Since the COVID-19 pandemic began, researchers and clinicians have rushed to understand the available treatments and procedures to mitigate this rapidly growing threat to human health. The sheer volume of studies published on COVID-19 — in countries spanning the globe — as well as lessons learned from prior epidemics and pandemics, simply cannot be gathered and assessed quickly enough using traditional manual methods during this time of crisis.
The urgency of the COVID-19 pandemic has necessitated a transformation in interdisciplinary collaboration, as well as in the process for completing systematic reviews for evidence-based medicine, so that reviews that used to take researchers many months to complete can now accomplished in a matter of days or weeks.
To guide decisions by healthcare providers on the frontlines of the healthcare crisis, Cheriton School of Computer Science Professors Maura R. Grossman and Gordon V. Cormack have been working with the knowledge synthesis team at St. Michael’s Hospital in Toronto, on behalf of the Canadian Frailty Network and Health Canada, to automate these literature searches.
The goal of their efforts is to help the team to quickly identify clinical studies that have evaluated the effectiveness and safety of various measures to keep nursing care facilities safe, as well as treatments for patients with COVID-19. The results of these systematic reviews are then used to support treatment and policy decisions. Importantly, new evidence must be interpreted in light of the lessons learned from studies conducted during previous epidemics and pandemics, such as Severe Acute Respiratory Syndrome (SARS), which caused a disease outbreak beginning in 2002, and Middle East Respiratory Syndrome (MERS), which caused a disease outbreak beginning in 2012.
Using Continuous Active Learning (CAL) Technology-Assisted Review (TAR) — a supervised machine learning approach that Professors Grossman and Cormack originally developed to expedite the review of documents in high-stakes legal cases — they have now applied this same method to automate literature searches in massive databases containing health-related studies for systematic reviews.
Systematic reviews use formal explicit methods — in other words, pre-specifications — that set forth precisely what question is to be answered, how evidence is to be searched for and assessed, and how the information will be synthesized to reach a conclusion. Conducting a systematic review involves multiple processes typically requiring many tedious steps and numerous hours of expert labour. An average systematic review can take a team of researchers a year or more to produce. In this time of emergency, Professors Grossman and Cormack and the St. Michael’s researchers have combined AI technology with a larger review team to produce systematic reviews in about two weeks.
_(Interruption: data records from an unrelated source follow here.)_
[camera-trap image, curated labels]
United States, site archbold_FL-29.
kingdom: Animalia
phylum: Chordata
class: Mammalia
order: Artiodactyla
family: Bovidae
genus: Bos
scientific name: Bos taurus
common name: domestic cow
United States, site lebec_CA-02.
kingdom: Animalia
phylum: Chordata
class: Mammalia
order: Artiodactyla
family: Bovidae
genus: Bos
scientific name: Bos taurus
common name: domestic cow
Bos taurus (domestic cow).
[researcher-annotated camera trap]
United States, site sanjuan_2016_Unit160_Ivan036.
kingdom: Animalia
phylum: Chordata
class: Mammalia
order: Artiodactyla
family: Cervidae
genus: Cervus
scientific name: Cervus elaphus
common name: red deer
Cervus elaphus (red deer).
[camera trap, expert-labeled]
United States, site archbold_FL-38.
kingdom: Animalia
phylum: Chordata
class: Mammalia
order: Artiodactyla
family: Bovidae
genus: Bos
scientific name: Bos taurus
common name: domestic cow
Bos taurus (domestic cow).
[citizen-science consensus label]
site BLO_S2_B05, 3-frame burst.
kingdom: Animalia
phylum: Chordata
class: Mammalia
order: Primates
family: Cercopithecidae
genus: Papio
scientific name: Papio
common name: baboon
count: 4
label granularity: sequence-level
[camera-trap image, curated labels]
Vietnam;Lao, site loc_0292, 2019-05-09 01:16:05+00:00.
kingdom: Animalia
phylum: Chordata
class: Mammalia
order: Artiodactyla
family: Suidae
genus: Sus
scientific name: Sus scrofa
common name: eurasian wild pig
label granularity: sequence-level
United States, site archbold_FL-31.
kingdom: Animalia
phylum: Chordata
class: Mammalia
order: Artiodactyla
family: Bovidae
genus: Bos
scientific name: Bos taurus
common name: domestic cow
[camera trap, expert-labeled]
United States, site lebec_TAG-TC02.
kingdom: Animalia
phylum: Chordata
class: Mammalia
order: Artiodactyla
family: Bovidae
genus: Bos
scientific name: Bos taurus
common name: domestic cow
“Our CAL tool identifies for screening the abstracts or studies most likely to meet the specific inclusion criteria, based on studies that have previously been identified and meet the inclusion criteria,” Professor Cormack explained. “This process continues iteratively until none of the identified studies appear to meet the inclusion criteria.” Medical researchers then review the studies identified by the CAL tool for inclusion or exclusion. “CAL is able to identify potential studies for inclusion more quickly and more accurately than traditional methods,” noted Professor Cormack.
“Searching and finding studies for systematic reviews has traditionally been a time-consuming and laborious process that uses keyword search, followed by manual screening of abstracts, and finally full papers,” Professor Grossman added. “We are instead training a machine learning algorithm to perform the initial steps in this task. We use the trained algorithm to search multiple, massive medical and scientific databases, in different languages, in real-time, as they are updated. We then send to the research team at St. Michael’s the papers they need to consider for inclusion in their systematic reviews. Our goal is to find as many as we can, as quickly as we can, so that researchers, clinicians, and public health officials can quickly draw sound conclusions about the treatments and other procedures that are likely to be the most promising, and to dismiss those that are not.”